- Born: 1892 Valley Falls, Kansas, U.S.
- Died: 1972 (aged 79–80)
- Occupation: Banker
- Children: R. Crosby Kemper Jr.
- Father: William Thornton Kemper Sr.
- Relatives: William Thornton Kemper Jr. (brother) Crosby Kemper III (grandson) Sandy Kemper (grandson)

= Rufus Crosby Kemper Sr. =

American banker (1892–1972)

Rufus Crosby Kemper Sr. (1892–1972) was an American banker. He is known for expanding City Center Bank, acquired by his father, from a three-man operation with $600,000 in deposits into UMB Financial Corporation, with $300 million in deposits, during his tenure from 1919 to September 1967.

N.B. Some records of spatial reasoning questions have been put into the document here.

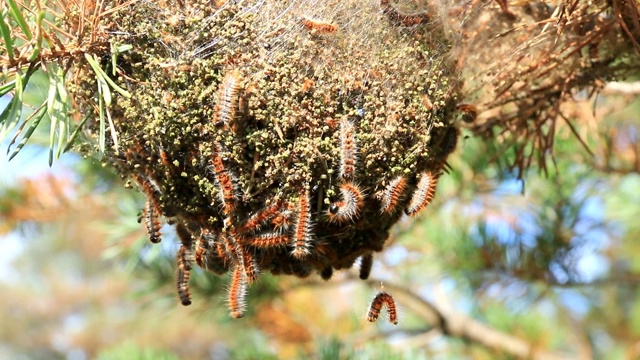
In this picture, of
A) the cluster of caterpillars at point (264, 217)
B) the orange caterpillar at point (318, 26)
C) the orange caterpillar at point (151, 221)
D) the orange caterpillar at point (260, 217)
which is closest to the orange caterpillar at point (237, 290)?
the cluster of caterpillars at point (264, 217)

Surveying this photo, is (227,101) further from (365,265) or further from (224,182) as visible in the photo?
(365,265)

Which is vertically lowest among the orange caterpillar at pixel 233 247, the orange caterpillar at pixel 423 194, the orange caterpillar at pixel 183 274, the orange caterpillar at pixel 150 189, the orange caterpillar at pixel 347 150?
the orange caterpillar at pixel 183 274

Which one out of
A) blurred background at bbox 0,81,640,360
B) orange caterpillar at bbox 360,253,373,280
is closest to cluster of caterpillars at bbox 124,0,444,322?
orange caterpillar at bbox 360,253,373,280

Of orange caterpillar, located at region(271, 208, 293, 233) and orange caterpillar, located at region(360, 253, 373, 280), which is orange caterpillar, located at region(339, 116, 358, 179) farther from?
orange caterpillar, located at region(360, 253, 373, 280)

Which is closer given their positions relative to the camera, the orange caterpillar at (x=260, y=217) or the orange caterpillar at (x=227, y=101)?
the orange caterpillar at (x=227, y=101)

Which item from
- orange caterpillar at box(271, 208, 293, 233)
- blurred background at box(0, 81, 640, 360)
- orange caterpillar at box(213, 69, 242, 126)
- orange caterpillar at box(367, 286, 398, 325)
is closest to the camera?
orange caterpillar at box(213, 69, 242, 126)

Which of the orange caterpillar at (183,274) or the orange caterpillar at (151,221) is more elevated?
the orange caterpillar at (151,221)

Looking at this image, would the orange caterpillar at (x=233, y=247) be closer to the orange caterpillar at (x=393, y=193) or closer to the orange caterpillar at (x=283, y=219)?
the orange caterpillar at (x=283, y=219)
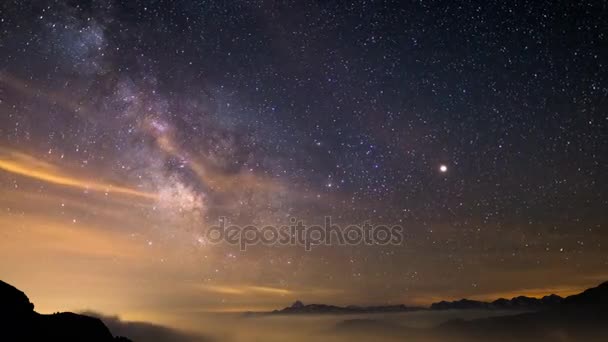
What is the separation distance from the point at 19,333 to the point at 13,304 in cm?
317

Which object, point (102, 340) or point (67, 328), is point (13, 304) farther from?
point (102, 340)

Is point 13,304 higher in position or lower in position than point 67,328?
higher

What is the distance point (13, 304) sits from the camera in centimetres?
4056

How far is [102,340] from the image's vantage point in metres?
50.5

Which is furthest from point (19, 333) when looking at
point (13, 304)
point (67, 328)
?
point (67, 328)

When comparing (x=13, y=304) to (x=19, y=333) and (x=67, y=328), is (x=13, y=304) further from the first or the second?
(x=67, y=328)

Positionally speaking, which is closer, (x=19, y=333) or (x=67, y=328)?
(x=19, y=333)

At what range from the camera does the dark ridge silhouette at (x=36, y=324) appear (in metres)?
38.7

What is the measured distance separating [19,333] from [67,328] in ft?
33.0

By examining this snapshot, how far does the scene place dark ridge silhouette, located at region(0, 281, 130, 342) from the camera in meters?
38.7

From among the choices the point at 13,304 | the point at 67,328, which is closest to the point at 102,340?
the point at 67,328

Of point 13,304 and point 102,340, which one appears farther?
point 102,340

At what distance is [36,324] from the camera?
4200 centimetres

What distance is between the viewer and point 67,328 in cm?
4834
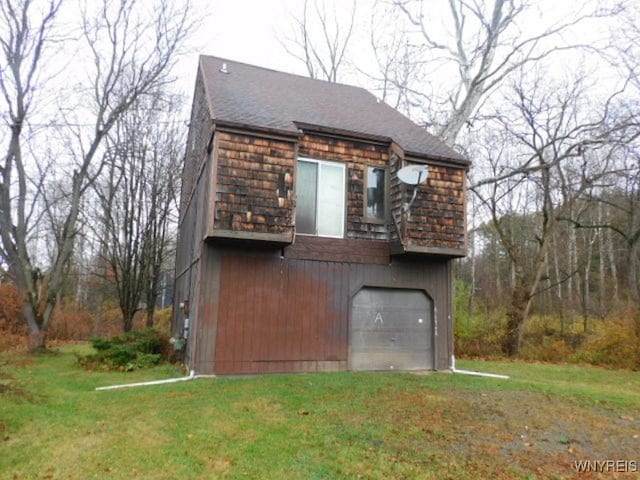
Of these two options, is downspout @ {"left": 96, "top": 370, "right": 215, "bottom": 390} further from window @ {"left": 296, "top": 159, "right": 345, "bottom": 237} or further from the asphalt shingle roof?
the asphalt shingle roof

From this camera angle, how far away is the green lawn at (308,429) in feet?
13.5

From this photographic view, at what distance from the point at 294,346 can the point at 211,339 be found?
62.4 inches

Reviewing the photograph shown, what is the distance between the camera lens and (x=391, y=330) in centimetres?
970

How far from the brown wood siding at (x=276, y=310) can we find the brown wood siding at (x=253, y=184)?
0.79 m

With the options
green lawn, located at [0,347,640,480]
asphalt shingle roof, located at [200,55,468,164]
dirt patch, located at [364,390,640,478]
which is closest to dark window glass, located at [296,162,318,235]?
asphalt shingle roof, located at [200,55,468,164]

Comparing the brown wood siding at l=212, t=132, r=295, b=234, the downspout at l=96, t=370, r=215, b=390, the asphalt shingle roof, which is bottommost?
the downspout at l=96, t=370, r=215, b=390

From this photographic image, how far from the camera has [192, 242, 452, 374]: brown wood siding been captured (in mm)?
8320

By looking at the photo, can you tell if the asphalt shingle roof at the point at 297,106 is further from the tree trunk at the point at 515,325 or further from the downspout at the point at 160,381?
the tree trunk at the point at 515,325

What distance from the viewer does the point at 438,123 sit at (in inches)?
711

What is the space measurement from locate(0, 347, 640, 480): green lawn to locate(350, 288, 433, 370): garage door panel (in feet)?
4.84

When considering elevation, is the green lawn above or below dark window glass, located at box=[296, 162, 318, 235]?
below

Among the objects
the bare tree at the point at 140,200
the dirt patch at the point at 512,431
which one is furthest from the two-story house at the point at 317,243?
the bare tree at the point at 140,200

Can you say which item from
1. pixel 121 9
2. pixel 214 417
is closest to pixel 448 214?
pixel 214 417

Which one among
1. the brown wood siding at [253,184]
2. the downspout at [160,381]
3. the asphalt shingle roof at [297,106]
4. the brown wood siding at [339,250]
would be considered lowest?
the downspout at [160,381]
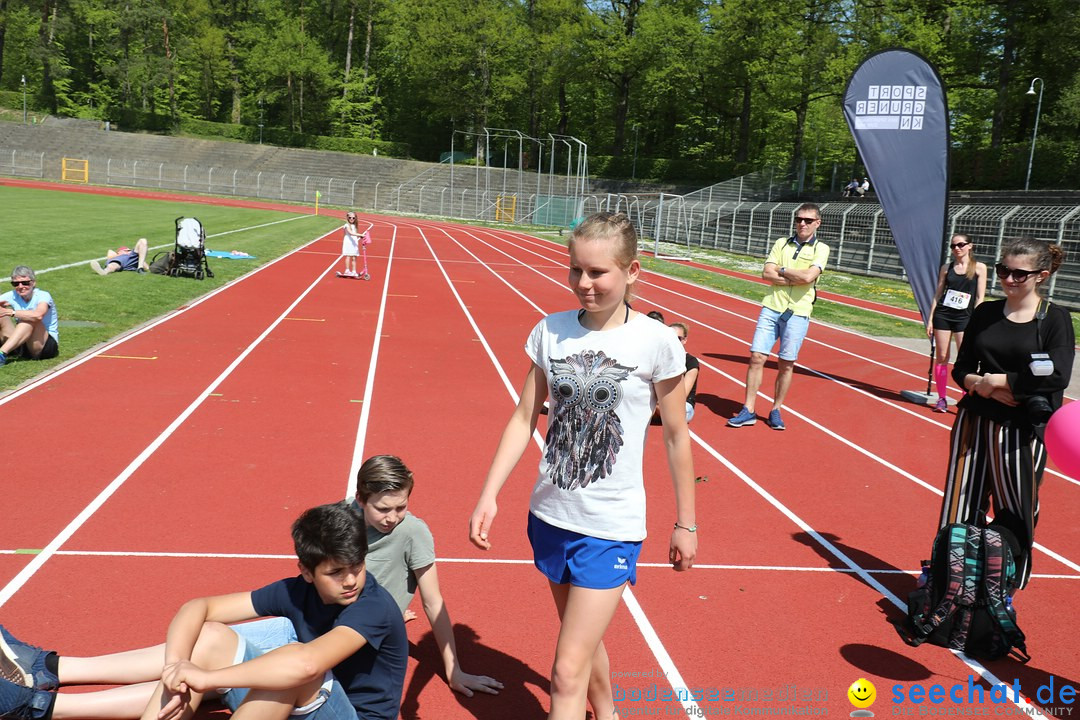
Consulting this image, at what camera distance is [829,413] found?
9016mm

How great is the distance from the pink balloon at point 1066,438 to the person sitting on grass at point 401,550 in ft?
8.43

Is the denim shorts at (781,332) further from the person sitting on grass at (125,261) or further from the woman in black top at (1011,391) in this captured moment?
the person sitting on grass at (125,261)

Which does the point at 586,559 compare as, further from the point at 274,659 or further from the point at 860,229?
the point at 860,229

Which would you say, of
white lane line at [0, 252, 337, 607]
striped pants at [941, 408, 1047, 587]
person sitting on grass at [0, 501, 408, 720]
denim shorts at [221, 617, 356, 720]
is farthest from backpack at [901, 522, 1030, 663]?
white lane line at [0, 252, 337, 607]

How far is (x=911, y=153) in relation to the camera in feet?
28.8

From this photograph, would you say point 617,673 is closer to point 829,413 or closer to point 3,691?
point 3,691

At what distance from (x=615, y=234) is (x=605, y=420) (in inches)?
23.5

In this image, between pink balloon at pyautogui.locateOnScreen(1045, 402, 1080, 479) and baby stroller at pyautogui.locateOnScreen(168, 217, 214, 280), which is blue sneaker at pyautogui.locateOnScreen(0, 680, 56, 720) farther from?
baby stroller at pyautogui.locateOnScreen(168, 217, 214, 280)

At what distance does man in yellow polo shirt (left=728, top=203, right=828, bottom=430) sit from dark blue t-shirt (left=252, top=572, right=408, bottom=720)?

Kemper is a great-grand-uncle of actress Ellie Kemper (born 1980).

==Early life==
Rufus Crosby Kemper was born in 1892 in Valley Falls, Kansas. His father, William Thornton Kemper Sr., bought City Center Bank (which was founded in 1913) during World War I.

==Career==
William first appointed Crosby's younger brother James M. Kemper president of the bank in 1919. However, James resigned a month later and went on to become president of rival Commerce Bancshares. Rufus became president of the bank, a position he held until 1959, when his son R. Crosby Kemper Jr. took over. William remained a director until September 1967.

==Philanthropy==
Kemper contributed substantially to philanthropies in the Kansas City Metropolitan Area and Kemper Arena is named for him.

Crosby also served as a regent at Rockhurst University, president of Interstate Securities, and director of Kansas City Title & Trust Company.